[RECORDS SHOWN start]

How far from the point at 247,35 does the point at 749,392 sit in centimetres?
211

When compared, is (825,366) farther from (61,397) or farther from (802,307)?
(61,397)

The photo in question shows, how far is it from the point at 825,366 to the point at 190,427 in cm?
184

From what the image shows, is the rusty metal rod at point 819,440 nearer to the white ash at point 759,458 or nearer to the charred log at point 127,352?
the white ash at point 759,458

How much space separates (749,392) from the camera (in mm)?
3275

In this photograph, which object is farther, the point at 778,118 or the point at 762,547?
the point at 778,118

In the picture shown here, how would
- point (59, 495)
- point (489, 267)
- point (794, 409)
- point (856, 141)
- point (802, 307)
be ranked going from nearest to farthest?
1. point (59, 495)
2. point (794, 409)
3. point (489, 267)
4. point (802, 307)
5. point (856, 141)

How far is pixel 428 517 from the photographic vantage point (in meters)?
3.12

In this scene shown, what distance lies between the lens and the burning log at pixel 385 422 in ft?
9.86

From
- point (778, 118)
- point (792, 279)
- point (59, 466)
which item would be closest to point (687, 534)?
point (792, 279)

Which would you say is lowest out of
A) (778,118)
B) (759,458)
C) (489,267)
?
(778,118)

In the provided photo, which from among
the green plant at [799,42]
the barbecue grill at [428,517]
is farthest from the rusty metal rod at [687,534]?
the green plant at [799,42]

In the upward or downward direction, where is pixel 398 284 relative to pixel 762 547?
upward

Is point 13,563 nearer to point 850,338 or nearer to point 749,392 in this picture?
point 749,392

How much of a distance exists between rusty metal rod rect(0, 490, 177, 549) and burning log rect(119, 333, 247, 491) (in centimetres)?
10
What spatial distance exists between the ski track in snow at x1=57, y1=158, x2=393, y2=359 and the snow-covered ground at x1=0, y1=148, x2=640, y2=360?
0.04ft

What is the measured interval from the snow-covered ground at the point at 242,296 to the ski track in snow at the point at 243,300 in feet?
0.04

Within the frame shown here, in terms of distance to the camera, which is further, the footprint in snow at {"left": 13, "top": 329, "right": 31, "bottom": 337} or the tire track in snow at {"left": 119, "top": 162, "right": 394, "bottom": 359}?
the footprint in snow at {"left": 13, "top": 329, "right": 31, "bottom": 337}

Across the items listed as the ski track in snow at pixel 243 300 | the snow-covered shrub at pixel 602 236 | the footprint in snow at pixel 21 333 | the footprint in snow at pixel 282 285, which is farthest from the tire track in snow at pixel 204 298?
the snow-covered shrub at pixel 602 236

[RECORDS SHOWN end]

YOUR GOAL
Copy the listing word for word, starting at the line that contains "In the provided photo, which from among", including that line, and continuing through the end of the listing.

PROBLEM SOLUTION
In the provided photo, which from among
the green plant at [799,42]
the barbecue grill at [428,517]
is farthest from the rusty metal rod at [687,534]?
the green plant at [799,42]

In the upward or downward direction, where is pixel 398 284 relative to pixel 762 547?
upward

Is point 13,563 nearer to point 850,338 or nearer to point 749,392 in this picture?
point 749,392

How much of a distance exists between rusty metal rod rect(0, 490, 177, 549) and burning log rect(119, 333, 247, 491) (in centimetres)?
10
What spatial distance exists between the ski track in snow at x1=57, y1=158, x2=393, y2=359 and the snow-covered ground at x1=0, y1=148, x2=640, y2=360?
0.04ft

What is the measured interval from the snow-covered ground at the point at 242,296 to the ski track in snow at the point at 243,300 in feet?
0.04

Within the frame shown here, in terms of distance to the camera, which is further, the footprint in snow at {"left": 13, "top": 329, "right": 31, "bottom": 337} or the tire track in snow at {"left": 119, "top": 162, "right": 394, "bottom": 359}?
the footprint in snow at {"left": 13, "top": 329, "right": 31, "bottom": 337}

Across the items listed as the ski track in snow at pixel 243 300 | the snow-covered shrub at pixel 602 236 | the footprint in snow at pixel 21 333 | the footprint in snow at pixel 282 285, which is farthest from the tire track in snow at pixel 204 298?
the snow-covered shrub at pixel 602 236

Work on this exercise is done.